AIM OF THE TASK -
Give back an exact copy of the lines in the records below, from the line that has "scientific name: Alces alces" through the line that has "genus: Urocyon", and nothing besides.

SUPPLIED ENTRIES -
====================

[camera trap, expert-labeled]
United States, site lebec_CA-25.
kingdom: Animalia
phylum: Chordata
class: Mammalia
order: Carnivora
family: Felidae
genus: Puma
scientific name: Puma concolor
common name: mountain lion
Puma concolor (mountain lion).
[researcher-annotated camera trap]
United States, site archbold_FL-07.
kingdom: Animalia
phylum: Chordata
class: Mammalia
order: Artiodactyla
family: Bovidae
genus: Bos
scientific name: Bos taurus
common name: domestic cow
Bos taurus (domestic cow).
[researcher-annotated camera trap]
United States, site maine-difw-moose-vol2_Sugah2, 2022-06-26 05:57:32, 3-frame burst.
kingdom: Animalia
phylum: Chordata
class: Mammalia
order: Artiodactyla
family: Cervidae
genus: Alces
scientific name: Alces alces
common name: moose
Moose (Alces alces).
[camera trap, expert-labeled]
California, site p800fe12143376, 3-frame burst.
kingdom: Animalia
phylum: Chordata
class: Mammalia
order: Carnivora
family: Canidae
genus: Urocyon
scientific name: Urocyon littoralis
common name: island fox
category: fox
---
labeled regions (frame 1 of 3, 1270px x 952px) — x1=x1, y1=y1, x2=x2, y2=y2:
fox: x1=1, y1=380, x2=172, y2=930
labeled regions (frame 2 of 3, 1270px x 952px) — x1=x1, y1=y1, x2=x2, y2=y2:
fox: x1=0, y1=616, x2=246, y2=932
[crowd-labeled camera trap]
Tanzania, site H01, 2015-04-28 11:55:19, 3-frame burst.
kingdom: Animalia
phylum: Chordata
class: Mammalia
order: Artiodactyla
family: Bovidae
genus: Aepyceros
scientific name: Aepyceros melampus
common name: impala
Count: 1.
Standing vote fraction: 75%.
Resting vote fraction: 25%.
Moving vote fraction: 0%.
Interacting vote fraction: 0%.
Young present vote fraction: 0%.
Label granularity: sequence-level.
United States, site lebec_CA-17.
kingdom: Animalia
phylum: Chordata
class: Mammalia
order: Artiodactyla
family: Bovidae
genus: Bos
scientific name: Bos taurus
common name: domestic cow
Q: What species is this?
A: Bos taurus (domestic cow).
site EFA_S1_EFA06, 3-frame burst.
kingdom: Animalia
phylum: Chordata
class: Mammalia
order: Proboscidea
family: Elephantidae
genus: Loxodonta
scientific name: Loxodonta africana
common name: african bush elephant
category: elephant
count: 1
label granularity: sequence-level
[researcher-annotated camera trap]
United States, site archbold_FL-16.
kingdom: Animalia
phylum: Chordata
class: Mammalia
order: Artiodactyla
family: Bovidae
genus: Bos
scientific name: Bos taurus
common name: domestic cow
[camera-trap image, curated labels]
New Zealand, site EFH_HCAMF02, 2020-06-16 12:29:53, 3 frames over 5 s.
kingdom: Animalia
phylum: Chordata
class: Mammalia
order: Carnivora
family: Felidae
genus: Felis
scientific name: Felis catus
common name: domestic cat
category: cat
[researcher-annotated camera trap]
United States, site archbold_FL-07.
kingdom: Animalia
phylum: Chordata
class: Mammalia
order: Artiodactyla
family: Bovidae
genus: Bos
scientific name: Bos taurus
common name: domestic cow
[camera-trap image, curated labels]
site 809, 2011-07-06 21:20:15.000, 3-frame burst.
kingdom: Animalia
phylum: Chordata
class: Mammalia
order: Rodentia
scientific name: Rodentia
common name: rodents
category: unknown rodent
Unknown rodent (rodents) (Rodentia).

====================

YOUR SOLUTION -
scientific name: Alces alces
common name: moose
Moose (Alces alces).
[camera trap, expert-labeled]
California, site p800fe12143376, 3-frame burst.
kingdom: Animalia
phylum: Chordata
class: Mammalia
order: Carnivora
family: Canidae
genus: Urocyon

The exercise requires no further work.